Text section:

* begin *

When an electron emission timing arrives, the drive voltage applying circuit 31 changes the drive voltage Vin to an electron emission voltage Vp, which is the predetermined positive voltage. The element voltage Vka thus starts to increase. In this stage, as shown in FIG. 10, the charge state of the emitter section 21c is maintained until the element voltage Vka reaches a voltage Vb (point p6) slightly lower than a positive coercive field voltage Vd (e.g., +50 V) corresponding to a point p5 in FIG. 7.

Then, the element voltage Vka reaches a voltage close to the positive coercive field voltage Vd. Thus, the negative poles of the dipoles start to be turned toward the upper surface of the emitter section 21c. That is, as shown in FIG. 11, the polarization is reversed again (i.e., positive polarization reversal starts to occur). This state is a state near the point p5 in FIG. 7.

Then, the nearer the time of the completion of the positive polarization reversal, the more the dipoles whose negative poles are turned toward the upper surface of the emitter section 21c. As a result, as shown in FIG. 12, the electrons accumulated in the emitter section 21c in the vicinity of the fine through-holes 21d1 start to be emitted upward (in the positive Z-axis direction) through the fine through-holes 21d1 by Coulomb repulsion. Since the large number of fine through-holes 21d1 are defined in the upper electrode 21d, a large number of electrons are emitted in a planar manner through the fine through-holes 21d1. The emitted electrons are applied to the phosphor 24 of the light-emitting section 20B. Thus, the phosphor 24 emits white light. The emitted light is directed upward through the transparent plate 22, and enters the liquid crystal display 10.

When the positive polarization reversal is completed, the element voltage Vka starts to rapidly increase, and electrons are actively emitted. Then, the emission of electrons is completed, and the element voltage Vka reaches the predetermined positive voltage Vp. As a result, the state of the emitter section 21c returns to the initial state shown in FIG. 6 (the state at the point p1 in FIG. 7). What has been described above is a series of operations for the accumulation of electrons (writing of electrons) and the emission of electrons (lighting of the phosphor).

In the electron-emitting elements 21, therefore, negative polarization reversal does not occur unless the drive voltage Vin exceeds below the negative coercive field voltage Va (e.g., −10 V) (i.e., unless the drive voltage Vin becomes a negative voltage with magnitude greater than the absolute value of the negative coercive field voltage Va), and the electrons to be emitted are not accumulated in the emitter section 21c in the vicinity of the fine through-holes 21d1. Thus, the relationship between the write voltage of the electron-emitting elements 21 (the drive voltage Vin during the accumulation of electrons) and the amount of light emission of the phosphor 24 changes as shown in the graph of FIG. 13. As is understood from FIG. 13, the electron-emitting elements 21 are elements capable of accumulating and emitting electrons with respect to a predetermined range of write voltage (a negative voltage in the range of, in this embodiment, −20 to −10 V), wherein the greater the absolute value of the voltage, the more the electrons the elements accumulate and emit.

* end *

Goal 1: Transcribe the rows from the line containing "Retail shelf audit — find all leather" through the line containing "[1005,494,1024,520]", both included.
The electron emission passage and the rows after it are unrelated material.

Annotated coordinate rows:
* begin *

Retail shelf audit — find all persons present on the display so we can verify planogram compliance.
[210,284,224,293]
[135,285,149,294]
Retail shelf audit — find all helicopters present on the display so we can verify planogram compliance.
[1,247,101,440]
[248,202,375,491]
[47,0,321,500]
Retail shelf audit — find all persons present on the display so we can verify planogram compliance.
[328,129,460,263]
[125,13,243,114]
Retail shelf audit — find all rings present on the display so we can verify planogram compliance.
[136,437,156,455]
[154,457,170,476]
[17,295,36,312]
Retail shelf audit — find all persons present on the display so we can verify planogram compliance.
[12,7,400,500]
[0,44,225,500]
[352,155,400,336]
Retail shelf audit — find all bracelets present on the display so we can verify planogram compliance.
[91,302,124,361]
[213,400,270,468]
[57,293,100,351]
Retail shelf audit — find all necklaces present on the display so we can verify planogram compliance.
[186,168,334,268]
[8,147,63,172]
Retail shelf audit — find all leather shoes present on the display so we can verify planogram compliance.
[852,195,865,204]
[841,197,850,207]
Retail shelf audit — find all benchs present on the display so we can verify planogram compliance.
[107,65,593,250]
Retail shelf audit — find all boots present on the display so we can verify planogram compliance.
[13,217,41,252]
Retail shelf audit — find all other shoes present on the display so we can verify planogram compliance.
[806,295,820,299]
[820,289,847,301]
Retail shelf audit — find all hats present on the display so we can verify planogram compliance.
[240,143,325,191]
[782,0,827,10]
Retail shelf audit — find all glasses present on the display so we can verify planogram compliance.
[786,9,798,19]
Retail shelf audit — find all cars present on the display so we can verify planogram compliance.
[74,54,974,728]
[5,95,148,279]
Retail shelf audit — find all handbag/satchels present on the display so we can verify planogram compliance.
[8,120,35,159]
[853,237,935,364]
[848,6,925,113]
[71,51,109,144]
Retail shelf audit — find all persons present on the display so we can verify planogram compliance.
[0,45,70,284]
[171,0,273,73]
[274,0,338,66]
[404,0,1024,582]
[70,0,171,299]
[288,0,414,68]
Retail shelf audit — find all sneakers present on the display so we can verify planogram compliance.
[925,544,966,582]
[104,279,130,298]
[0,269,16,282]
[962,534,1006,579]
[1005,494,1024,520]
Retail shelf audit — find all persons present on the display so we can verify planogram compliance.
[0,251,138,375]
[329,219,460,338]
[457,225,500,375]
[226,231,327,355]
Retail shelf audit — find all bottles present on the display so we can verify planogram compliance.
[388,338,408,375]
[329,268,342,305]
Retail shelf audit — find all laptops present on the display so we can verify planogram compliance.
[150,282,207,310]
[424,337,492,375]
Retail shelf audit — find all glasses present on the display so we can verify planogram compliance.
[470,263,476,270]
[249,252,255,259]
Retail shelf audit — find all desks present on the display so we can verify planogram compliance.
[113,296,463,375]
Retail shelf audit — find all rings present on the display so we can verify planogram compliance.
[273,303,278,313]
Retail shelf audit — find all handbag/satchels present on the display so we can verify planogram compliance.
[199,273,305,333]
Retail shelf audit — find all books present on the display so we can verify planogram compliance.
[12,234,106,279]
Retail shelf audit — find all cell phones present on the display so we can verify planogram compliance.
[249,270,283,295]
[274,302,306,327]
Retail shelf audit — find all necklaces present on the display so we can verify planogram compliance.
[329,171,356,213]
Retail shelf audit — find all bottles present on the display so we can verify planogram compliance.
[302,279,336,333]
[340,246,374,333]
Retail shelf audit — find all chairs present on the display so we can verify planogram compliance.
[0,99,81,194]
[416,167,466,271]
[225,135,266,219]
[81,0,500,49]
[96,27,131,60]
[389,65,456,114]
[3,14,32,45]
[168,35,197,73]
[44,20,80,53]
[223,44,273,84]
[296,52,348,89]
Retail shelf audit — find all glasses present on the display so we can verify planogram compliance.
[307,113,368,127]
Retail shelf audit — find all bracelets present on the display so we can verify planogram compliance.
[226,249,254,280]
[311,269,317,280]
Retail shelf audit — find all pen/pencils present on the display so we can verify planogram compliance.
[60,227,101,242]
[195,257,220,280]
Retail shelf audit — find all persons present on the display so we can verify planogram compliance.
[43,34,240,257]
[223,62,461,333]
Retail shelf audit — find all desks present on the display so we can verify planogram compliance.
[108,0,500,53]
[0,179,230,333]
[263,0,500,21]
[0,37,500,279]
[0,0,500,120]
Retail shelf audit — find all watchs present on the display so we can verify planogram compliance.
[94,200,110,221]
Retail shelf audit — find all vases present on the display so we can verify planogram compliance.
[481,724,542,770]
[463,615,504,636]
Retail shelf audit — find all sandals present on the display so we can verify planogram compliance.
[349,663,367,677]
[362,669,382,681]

* end *

Goal 2: Condense the paragraph of the electron emission passage that begins "Then, the nearer the time of the completion" into a bulleted list that keeps its main facts.

Full solution 1:
Retail shelf audit — find all leather shoes present on the display so we can verify planogram compliance.
[852,195,865,204]
[841,197,850,207]
Retail shelf audit — find all benchs present on the display so we can verify planogram compliance.
[107,65,593,250]
Retail shelf audit — find all boots present on the display so we can verify planogram compliance.
[13,217,41,252]
Retail shelf audit — find all other shoes present on the display so we can verify planogram compliance.
[806,295,820,299]
[820,289,847,301]
Retail shelf audit — find all hats present on the display so we can verify planogram compliance.
[240,143,325,191]
[782,0,827,10]
Retail shelf audit — find all glasses present on the display so we can verify planogram compliance.
[786,9,798,19]
Retail shelf audit — find all cars present on the display so we can verify planogram compliance.
[74,54,974,728]
[5,95,148,279]
Retail shelf audit — find all handbag/satchels present on the display so we can verify planogram compliance.
[8,120,35,159]
[853,237,935,364]
[848,6,925,113]
[71,51,109,144]
Retail shelf audit — find all persons present on the display so we can verify planogram compliance.
[0,45,70,284]
[171,0,273,73]
[274,0,338,66]
[404,0,1024,582]
[70,0,171,299]
[288,0,414,68]
Retail shelf audit — find all sneakers present on the display so we can verify planogram compliance.
[925,544,966,582]
[104,279,130,298]
[0,269,16,282]
[962,534,1006,579]
[1005,494,1024,520]

Full solution 2:
- As positive polarization reversal nears completion, more dipoles turn their negative poles toward the upper surface of the emitter section 21c.
- Electrons accumulated in the emitter section 21c near the fine through-holes 21d1 begin to be emitted upward (positive Z-axis direction) through those holes by Coulomb repulsion (FIG. 12).
- Because the upper electrode 21d has a large number of fine through-holes 21d1, many electrons are emitted in a planar manner.
- The emitted electrons strike the phosphor 24 of the light-emitting section 20B, which emits white light.
- The light travels upward through the transparent plate 22 and enters the liquid crystal display 10.